§ **Reading text**
++++++++++

2. If two credible persons shall affirm upon oath that they have seen the party accused speaking such words, or doing things which none but such as have familiarity with the devil ever did or can do, that’s a sufficient ground for conviction.

Some are ready to say, that wizards are not so unwise as to do such things in the sight or hearing of others, but it is certain that they have very often been known to do so. How often have they been seen by others using inchantments? Conjuring to raise storms? And have been heard calling upon their familiar spirits? And have been known to use spells and charms? And to shew in a glass or in a shew-stone persons absent? And to reveal secrets which could not be discovered but by the devil? And have not men been seen to do things which are above human strength, that no man living could do without diabolical assistances? Claudia was seen by witnesses enough to draw a ship which no human strength could move. Tuccia a vestal virgin was seen to carry water in a sieve. The devil never assists men to do supernatural things undesired. When therefore such like things shall be testified against the accused party, not by spectres which are devils in the shape of persons either living or dead, but by real men or women who may be credited, it is proof enough that such an one has that conversation and correspondence with the devil, as that he or she, whoever they be, ought to be exterminated from amongst men. This notwithstanding I will add: It were better that ten suspected witches should escape, than that one innocent person should be condemned.

++++++++++

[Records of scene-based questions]
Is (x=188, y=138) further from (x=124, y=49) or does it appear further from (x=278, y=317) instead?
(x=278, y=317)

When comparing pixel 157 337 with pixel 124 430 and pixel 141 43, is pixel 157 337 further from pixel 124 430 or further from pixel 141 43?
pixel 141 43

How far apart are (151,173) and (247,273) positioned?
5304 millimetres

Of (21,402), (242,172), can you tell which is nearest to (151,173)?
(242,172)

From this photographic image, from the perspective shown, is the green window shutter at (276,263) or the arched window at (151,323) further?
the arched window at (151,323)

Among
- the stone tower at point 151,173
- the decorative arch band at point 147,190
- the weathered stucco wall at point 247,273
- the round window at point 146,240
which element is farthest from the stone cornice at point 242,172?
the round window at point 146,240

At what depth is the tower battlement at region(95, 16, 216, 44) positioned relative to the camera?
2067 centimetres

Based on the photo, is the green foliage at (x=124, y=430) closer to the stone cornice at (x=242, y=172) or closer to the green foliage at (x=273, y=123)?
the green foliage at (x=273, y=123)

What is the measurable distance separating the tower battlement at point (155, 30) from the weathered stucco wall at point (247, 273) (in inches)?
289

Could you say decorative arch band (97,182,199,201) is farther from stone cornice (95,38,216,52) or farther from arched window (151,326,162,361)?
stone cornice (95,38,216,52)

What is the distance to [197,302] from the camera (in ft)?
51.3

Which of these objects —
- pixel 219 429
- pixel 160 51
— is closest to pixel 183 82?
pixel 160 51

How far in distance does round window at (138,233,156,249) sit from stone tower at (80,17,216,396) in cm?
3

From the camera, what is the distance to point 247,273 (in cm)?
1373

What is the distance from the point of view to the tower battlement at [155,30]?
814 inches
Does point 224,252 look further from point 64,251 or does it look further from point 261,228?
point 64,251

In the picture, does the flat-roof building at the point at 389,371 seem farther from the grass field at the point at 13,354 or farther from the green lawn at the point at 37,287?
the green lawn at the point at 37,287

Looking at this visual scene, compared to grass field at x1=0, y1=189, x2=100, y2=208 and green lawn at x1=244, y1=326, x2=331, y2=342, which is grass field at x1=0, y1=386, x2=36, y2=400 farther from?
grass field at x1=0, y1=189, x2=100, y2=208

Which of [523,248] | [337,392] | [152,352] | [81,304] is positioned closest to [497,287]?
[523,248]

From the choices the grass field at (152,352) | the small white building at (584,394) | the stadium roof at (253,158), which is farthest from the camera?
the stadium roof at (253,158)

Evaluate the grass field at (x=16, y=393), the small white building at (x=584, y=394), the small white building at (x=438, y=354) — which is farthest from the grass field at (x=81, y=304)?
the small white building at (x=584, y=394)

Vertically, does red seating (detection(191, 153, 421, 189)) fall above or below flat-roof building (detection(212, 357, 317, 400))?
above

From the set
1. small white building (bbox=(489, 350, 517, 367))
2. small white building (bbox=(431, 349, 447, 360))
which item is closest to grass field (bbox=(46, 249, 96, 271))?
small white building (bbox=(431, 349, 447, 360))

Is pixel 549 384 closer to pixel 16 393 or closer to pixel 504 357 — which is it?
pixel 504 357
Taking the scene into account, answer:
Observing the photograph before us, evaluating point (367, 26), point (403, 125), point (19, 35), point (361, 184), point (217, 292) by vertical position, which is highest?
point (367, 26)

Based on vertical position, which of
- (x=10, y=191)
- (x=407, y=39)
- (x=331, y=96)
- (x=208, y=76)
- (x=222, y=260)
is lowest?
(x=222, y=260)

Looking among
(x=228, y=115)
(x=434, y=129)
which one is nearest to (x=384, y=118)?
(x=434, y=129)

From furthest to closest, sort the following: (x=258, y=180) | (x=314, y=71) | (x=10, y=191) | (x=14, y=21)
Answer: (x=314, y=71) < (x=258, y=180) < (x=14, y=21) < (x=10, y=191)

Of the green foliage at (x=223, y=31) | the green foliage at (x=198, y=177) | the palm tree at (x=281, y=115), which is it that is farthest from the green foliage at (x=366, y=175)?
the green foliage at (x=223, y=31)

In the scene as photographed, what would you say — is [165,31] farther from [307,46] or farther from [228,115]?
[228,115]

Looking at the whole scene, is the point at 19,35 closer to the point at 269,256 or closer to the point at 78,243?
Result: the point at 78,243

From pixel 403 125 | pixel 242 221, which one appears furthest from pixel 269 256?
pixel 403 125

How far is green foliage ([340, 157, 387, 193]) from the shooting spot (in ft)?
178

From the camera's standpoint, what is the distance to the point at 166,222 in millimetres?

++++++++++

§ **Tasks to complete**
1 - Condense the paragraph of the witchcraft passage beginning "Some are ready to say" into a short bulleted list that keeps its main facts.
2 - Return the witchcraft passage between "2. If two credible" and "ground for conviction.", inclusive.

§ **Solutions per task**
1 -
- Objection answered: wizards would supposedly not act where others could see or hear them, yet they have very often been known to do so.
- Acts witnessed include using enchantments, conjuring storms, calling on familiar spirits, using spells and charms, showing absent persons in a glass or show-stone, revealing secrets discoverable only through the devil, and feats beyond human strength.
- Examples: Claudia was seen drawing a ship no human strength could move, and Tuccia, a vestal virgin, was seen carrying water in a sieve.
- The devil never assists people to do supernatural things undesired.
- Testimony to such acts by credible real men or women, not by spectres (devils in the shape of living or dead persons), proves the accused's correspondence with the devil and warrants their removal from among men.
- Even so, it is better that ten suspected witches escape than that one innocent person be condemned.

2 -
2. If two credible persons shall affirm upon oath that they have seen the party accused speaking such words, or doing things which none but such as have familiarity with the devil ever did or can do, that’s a sufficient ground for conviction.